What to do: The data below is to be set down again exactly as written.

BEGIN Data extract

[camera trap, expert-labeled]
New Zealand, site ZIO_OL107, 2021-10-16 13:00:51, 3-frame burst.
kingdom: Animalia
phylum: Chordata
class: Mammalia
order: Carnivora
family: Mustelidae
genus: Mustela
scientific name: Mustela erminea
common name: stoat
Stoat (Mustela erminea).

END Data extract

Output:
[camera trap, expert-labeled]
New Zealand, site ZIO_OL107, 2021-10-16 13:00:51, 3-frame burst.
kingdom: Animalia
phylum: Chordata
class: Mammalia
order: Carnivora
family: Mustelidae
genus: Mustela
scientific name: Mustela erminea
common name: stoat
Stoat (Mustela erminea).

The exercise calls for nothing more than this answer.